Jared Weiser, NFIB Ohio State Director | National Federation of Independent Business
Jared Weiser, NFIB Ohio State Director | National Federation of Independent Business
The National Federation of Independent Business (NFIB) Small Business Optimism Index increased by 0.5 points in August, reaching 100.8. This level is nearly three points higher than the index's 52-year average of 98. Of the ten components measured by the index, four saw increases, four decreased, and two remained unchanged. The most significant contribution to the rise came from a greater number of business owners expecting real sales to be higher.
The Uncertainty Index fell by four points to 93 but still stayed above its historical average.
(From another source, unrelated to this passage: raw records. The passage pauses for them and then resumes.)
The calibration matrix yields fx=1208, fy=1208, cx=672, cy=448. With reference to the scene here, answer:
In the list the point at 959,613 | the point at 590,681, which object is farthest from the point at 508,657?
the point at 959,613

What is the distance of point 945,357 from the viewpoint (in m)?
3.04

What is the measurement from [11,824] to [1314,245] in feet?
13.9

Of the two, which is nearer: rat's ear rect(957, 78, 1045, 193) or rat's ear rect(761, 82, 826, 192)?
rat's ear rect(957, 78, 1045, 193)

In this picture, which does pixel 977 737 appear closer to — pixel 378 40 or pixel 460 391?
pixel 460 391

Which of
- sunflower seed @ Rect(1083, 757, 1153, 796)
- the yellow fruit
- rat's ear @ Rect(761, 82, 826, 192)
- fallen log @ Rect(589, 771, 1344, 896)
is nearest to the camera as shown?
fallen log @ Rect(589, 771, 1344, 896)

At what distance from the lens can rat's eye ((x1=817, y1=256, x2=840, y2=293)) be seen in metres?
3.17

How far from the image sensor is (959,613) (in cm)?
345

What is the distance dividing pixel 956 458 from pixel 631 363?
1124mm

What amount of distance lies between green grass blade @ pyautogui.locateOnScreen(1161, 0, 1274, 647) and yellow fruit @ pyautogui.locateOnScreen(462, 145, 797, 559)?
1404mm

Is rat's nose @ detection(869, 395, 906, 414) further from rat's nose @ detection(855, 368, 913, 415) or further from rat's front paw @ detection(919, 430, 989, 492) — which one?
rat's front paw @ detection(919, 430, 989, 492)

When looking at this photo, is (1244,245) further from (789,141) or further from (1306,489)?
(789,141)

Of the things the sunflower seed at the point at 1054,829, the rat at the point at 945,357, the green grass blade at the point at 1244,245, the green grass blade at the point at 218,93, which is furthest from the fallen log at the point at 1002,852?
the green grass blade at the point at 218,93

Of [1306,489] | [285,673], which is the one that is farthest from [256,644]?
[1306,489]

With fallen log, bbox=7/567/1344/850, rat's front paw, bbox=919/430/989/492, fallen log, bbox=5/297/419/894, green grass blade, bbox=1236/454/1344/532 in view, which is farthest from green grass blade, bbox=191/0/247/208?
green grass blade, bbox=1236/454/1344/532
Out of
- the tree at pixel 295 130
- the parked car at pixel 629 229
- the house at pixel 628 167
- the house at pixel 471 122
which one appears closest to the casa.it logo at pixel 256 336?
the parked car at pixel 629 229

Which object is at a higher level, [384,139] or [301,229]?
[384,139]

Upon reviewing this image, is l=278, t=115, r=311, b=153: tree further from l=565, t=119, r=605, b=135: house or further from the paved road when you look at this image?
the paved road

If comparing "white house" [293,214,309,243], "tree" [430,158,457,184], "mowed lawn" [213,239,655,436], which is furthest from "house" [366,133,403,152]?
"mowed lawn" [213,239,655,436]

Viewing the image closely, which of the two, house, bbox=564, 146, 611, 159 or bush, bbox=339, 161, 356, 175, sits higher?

The reduction was mainly due to less uncertainty about financing expectations and planned capital expenditures.
Jared Weiser, NFIB Ohio State Director, commented on the findings: “Small employers are feeling more optimistic following the federal Small Business Deduction tax win in addition to stronger sales expectations and improved earnings. The biggest concern for small business owners continues to be the labor market and finding qualified employees for their open positions.”
Survey results showed that in August, 14% of respondents rated their business health as excellent (up one point), while 54% described it as good (up two points). Twenty-seven percent reported fair health (down four points), and 4% said poor (unchanged).
Labor quality remains a key issue for small businesses, with 21% naming it as their top problem—unchanged from July. Job openings that could not be filled were reported by 32% of owners (seasonally adjusted), down one point from July; this is the lowest since July 2020.
Expectations for higher real sales volumes rose six points from July to a net 12%, which had the largest impact on optimism gains. Inventory assessments also shifted slightly, with a net zero percent viewing stocks as too low in August—a three-point increase over July.
Owners raising average selling prices dropped three points from July to a net 21%, marking this year’s lowest reading so far. Reports of positive profit trends improved by three points but remained negative at net -19%. This is still the best result since March 2023.
Short-term loan rates averaged at 8.1%, down by 0.6 percentage points compared to July—the lowest rate since May last year—and regular borrowing among owners declined two percentage points to reach levels last seen in November 2021.
Hiring challenges persist across industries such as construction, manufacturing, and transportation; almost half of construction businesses struggled with unfilled job openings despite some improvement compared with previous months and last year’s figures.
A seasonally adjusted net of 15% plan new job creation within three months—an upward trend for three consecutive months but historically low overall. Among those hiring or attempting to hire during August, most cited few or no qualified applicants: specifically, only twenty-six percent found few suitable candidates (down three points), while seventeen percent found none at all (down two).
Compensation adjustments continue as well; seasonally adjusted figures show a net increase in wage raises (+2 points from July) and future plans (+3 points). Capital outlays rose slightly but remain historically subdued; most investments focused on equipment purchases or facility improvements rather than expansion into new buildings or land acquisition.
Sales data indicated that nominal sales have not improved over recent months—with nine percent reporting higher sales against previous periods—and inventory investment plans held steady month-over-month.
Supply chain disruptions affected just over half of respondents but showed signs of easing: only three percent reported significant impacts compared with earlier periods.
Price increases may slow further as fewer owners expect to raise prices soon—a trend reflected both in actual pricing decisions and inflation concerns holding steady among eleven percent who see it as their main operational challenge.
Profitability issues stemmed mostly from weaker sales or rising input costs; meanwhile, only four percent cited financing difficulties—consistent with stable lending conditions despite marginally tighter access or increased rates for some borrowers.
Looking ahead, fewer owners expect better business conditions (-2 points versus July), and there was also a slight dip in those considering expansion opportunities now favorable (-2).
Taxes continue as a prominent concern after labor quality issues—seventeen percent ranked taxes highest after employment-related challenges—and government regulation concerns edged up modestly.
NFIB has tracked these economic trends through regular surveys since the early seventies; data is drawn randomly each month from its membership base across sectors nationwide.